**Task to complete:** Write out all of the records exactly once more and skip the images.

>>

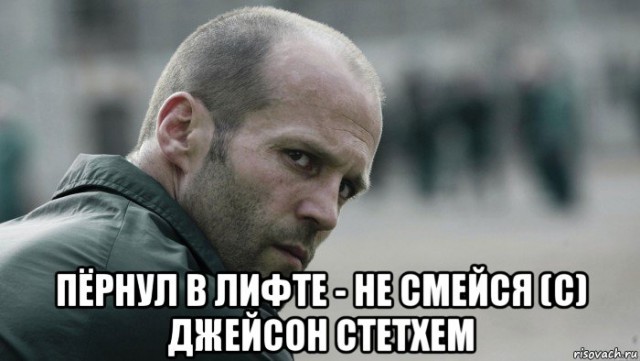 Цитатник Стетхема (100%)
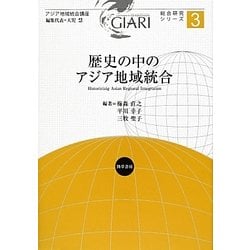 歴史の中のアジア地域統合(アジア地域統合講座総合研究シリーズ〈第3巻〉) [全集叢書]
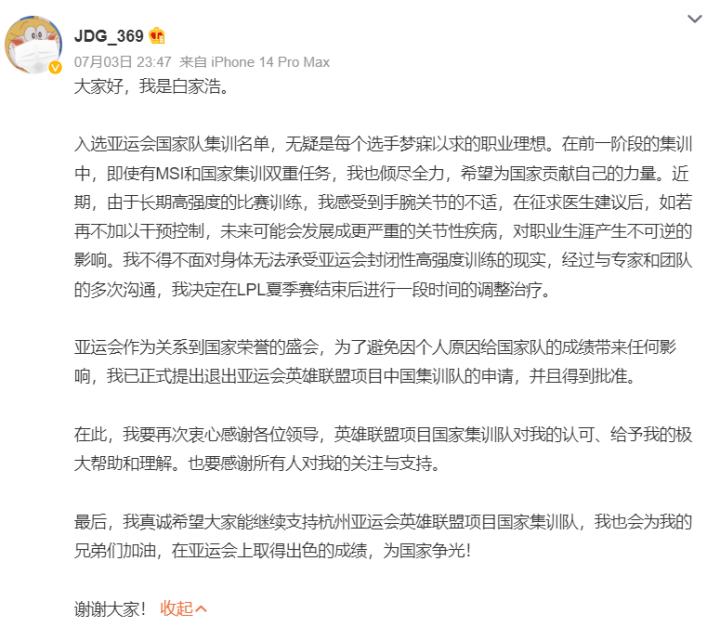 中国电竞国家集训队：JackeyLove和369退出杭州亚运会电竞项目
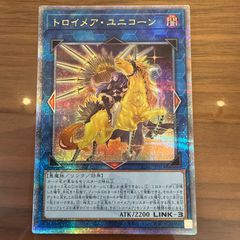 遊戯王 トロイメアユニコーン 絵違い 25th クオシク - メルカリ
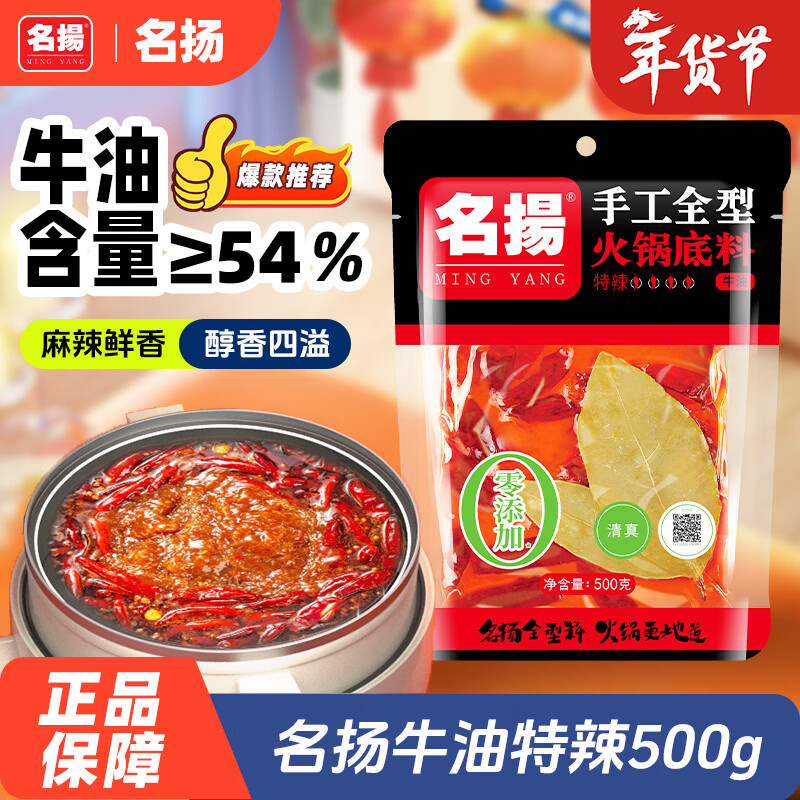 名揚名扬火锅底料牛油特辣500G  手工全型麻辣烫香锅串串调味新年送礼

<<

**Your solution:**
 Цитатник Стетхема (100%)
 歴史の中のアジア地域統合(アジア地域統合講座総合研究シリーズ〈第3巻〉) [全集叢書]
 中国电竞国家集训队：JackeyLove和369退出杭州亚运会电竞项目
 遊戯王 トロイメアユニコーン 絵違い 25th クオシク - メルカリ
 名揚名扬火锅底料牛油特辣500G  手工全型麻辣烫香锅串串调味新年送礼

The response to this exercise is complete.